## Text section:
Question

Factoring Advice: Goal is to eliminate the x's.
[(x+y)^2 - x^2] / y

Answer 1

it's equal to 2x+y , eliminate the x's ?

Answer 2

oh that's different than the first one

Answer 3

I think there is a way to do it, but I am not sure how I can get them to all cancel out.

Answer 4

\[((x+y)2−y2)/y \]
goal is to eliminate the x's and be left with only y's to deal with...

Answer 5

Thoughts? I
have tried the usual things I can think of, but unless I made an error I am not catching, I am stumped.

Answer 6

BRB

Answer 7

is this part of a LIM problem ?

Answer 8

Yes, how on earth did you guess?

Answer 9

I mean are you looking for:

\[\lim_{y \rightarrow 0} \frac{(x+y)^2-x^2}{y}\]

Answer 10

Uh, indeed I am...

Answer 11

Can you help me get unstuck? I really want to learn how to do this...

Answer 12

I have it down to y + 2x and I don't know if I can use x in my lim answer, I've never seen a variable in a lim.

Answer 13

\[\lim_{y \rightarrow 0} \frac{\cancel{x^2}+2xy+y^2-\cancel{x^2}}{y}=\lim_{y \rightarrow 0}2x+y=2x\]

Answer 14

Is it acceptable to have a variable in the lim solution?

Answer 15

yes, coz it's basically the derivative:

\[(x^2)'=2x\]

Answer 16

Or is this DNE?!?

Answer 17

the final answer is 2x
which is the derivative of x^2

Answer 18

I don't know enough to understand that in the context of this problem. I understand what a first derivative is, and how you showed that, but I do not understand it in relation to my first "evaluate lim's" homework assignment.

Answer 19

how was the problem worded ?

## Data section:
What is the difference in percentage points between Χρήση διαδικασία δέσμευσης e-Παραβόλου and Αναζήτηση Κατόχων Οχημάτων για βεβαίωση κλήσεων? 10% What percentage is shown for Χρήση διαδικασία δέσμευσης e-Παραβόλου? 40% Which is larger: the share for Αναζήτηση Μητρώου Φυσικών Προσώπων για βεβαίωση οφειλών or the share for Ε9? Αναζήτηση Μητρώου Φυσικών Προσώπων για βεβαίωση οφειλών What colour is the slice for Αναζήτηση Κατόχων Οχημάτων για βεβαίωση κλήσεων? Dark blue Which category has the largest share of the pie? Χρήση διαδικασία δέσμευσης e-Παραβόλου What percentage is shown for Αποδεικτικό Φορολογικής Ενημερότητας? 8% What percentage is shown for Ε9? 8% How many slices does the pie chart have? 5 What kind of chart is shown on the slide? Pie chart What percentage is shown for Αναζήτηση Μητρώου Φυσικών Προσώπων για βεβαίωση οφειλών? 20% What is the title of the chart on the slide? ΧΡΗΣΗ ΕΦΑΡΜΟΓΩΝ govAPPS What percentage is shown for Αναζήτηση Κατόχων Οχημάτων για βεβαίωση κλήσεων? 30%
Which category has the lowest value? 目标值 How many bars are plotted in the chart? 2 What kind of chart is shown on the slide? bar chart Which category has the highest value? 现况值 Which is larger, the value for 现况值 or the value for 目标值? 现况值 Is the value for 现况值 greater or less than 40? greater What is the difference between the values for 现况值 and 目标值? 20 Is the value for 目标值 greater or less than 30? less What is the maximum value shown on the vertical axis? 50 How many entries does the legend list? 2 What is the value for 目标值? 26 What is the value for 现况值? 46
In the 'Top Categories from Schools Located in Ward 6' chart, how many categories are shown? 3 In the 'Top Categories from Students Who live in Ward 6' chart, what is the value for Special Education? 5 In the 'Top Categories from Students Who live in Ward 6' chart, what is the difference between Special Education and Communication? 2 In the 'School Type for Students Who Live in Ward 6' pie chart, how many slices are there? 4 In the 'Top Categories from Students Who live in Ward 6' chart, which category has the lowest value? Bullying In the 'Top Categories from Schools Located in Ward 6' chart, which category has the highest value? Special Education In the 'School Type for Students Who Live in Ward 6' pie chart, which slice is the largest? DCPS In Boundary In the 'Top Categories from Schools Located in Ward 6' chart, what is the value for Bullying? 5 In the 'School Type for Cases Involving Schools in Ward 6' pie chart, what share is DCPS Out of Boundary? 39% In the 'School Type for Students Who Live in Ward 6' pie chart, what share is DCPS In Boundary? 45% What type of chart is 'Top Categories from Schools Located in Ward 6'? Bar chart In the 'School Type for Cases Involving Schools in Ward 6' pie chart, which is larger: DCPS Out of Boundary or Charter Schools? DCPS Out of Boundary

## What to do:
Extend the forum thread about the limit of [(x+y)^2 - x^2] / y with the next few replies, following on from its last post.

## Exercise result:
Answer 20

So the lim is really 2x?!?

Answer 21

The lim stmt you wrote, preceded by the word "Evaluate:"

Answer 22

yes, so the answer would be 2x

Answer 23

We haven't covered derivatives yet - not until tomorrow. So this is kinda tricky!

Answer 24

this is how they introduce you to derivatives

Answer 25

you don't have to know what a derivative is to solve the LIM problem. But in effect, they will reveal that what you were doing was calculating the derivative.

Answer 26

Have you seen Gilbert Strang's high school calculus course on MIT OCW, called "The Big Picture of Calculus?" THAT's how to teach calculus.

Answer 27

Are you a student or faculty?

Answer 28

that formula is basically calculating rise over run (where they make the run smaller and smaller)

Answer 29

Ahhhh

Answer 30

neither. I studied math about 20 years ago.

Answer 31

What do you do now that allows you to stay fresh on it? I am 44, BTW.

Answer 32

we are very close in age :)
I just started solving problems on openstudy to keep the mind from rusting too much.

Answer 33

Well, thank you for your help. I am now a fan.

Answer 34

BTW, I started going over the MIT OCW single variable calculus - but then got sucked in over here in the math group.

Answer 35

I want to build up a community on MIT OCW SCHOLAR SVC.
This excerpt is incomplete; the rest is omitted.